Ein riesiges Panoramabild vermittelt einen Eindruck von der schier unendlichen Weite der Prärie. Davor steht ein Tipilager - eine Installation, die mit Klischees spielt, mit Sehnsüchten und Träumen. Man kann es aber auch anders sehen, denn die Prärie-Indianer, die im 19. Jahrhundert auf Pferden unterwegs waren, in Tipis lebten und Bisons jagten, gab es tatsächlich. Aber so sehr sie auch die europäische Vorstellung dominierten, sie waren doch nur Teil einer enorm vielgestaltigen Kultur.
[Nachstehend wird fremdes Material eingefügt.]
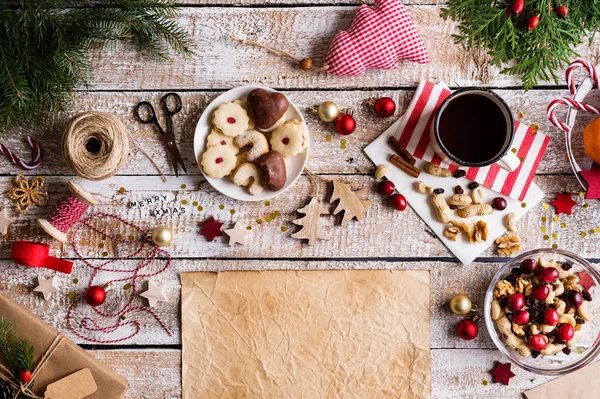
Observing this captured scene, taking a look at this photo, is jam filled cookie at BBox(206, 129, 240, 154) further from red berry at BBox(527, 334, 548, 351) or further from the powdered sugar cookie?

"Indianer Nordamerikas - eine Spurensuche" heißt die große Sonderausstellung, in der das Museum für Völkerkunde ein möglichst vielschichtiges Bild vom Leben der nordamerikanischen Ureinwohner vermitteln will. Dabei geht es natürlich auch um die dunklen Seiten der Geschichte, um den Genozid, den die Weißen an den First Nations, wie die Indianer heute genannt werden, verübt haben. Thema ist vor allem die enorme Überlebenskraft, der kulturelle Reichtum und der Stolz dieser Völker, die sich seit mehreren Jahrzehnten immer stärker ihrer eigenen Geschichte und ihrer eigenen Traditionen besinnen.

"Wir wollen die Indianer nicht in einer Opferrolle zeigen. Wir haben es satt, immer wieder das Bild der an die Seite gedrängten Indianer, der Verlierer zu zeigen. Natürlich gab und gibt es das, aber das ist nur ein Ausschnitt einer viel größeren und vielschichtigeren Wirklichkeit", sagt David Seven Deers von der Ethnie der Skwahla-Stó:lo-Halkomelem aus Kanada. Der indianische Künstler, der vor einiger Zeit den Totempfahl vor dem Völkerkundemuseum schuf und seine Skulpturen in den vergangenen Jahren schon mehrfach im Haus an der Rotenbaumchaussee gezeigt hat, ist jetzt erneut nach Hamburg gekommen, um das Ausstellungsteam zu beraten.

Er spricht von positiven Entwicklungen, die sich vor allem in Kanada vollzogen haben. "Im Juni hat sich der Premierminister bei den Indianern für das Unrecht, das ihnen widerfahren ist, im Parlament entschuldigt. Er hat gesagt: 'Die Regierung Kanadas entschuldigt sich aufrichtig und bittet die Ureinwohner dieses Landes um Vergebung.' Das war eine wichtige Geste, die einen gemeinsamen Neuanfang ermöglicht", sagt David Seven Deers und erzählt von den mehr als 150 000 Kindern der First Nations, die man bis vor wenigen Jahrzehnten von ihren Eltern getrennt und in Internate gezwungen hatte, wo sie oft von Schulleitern und Lehrern missbraucht wurden. Dieses dunkle Kapitel der kanadischen Geschichte soll jetzt von einer Wahrheitskommission untersucht werden.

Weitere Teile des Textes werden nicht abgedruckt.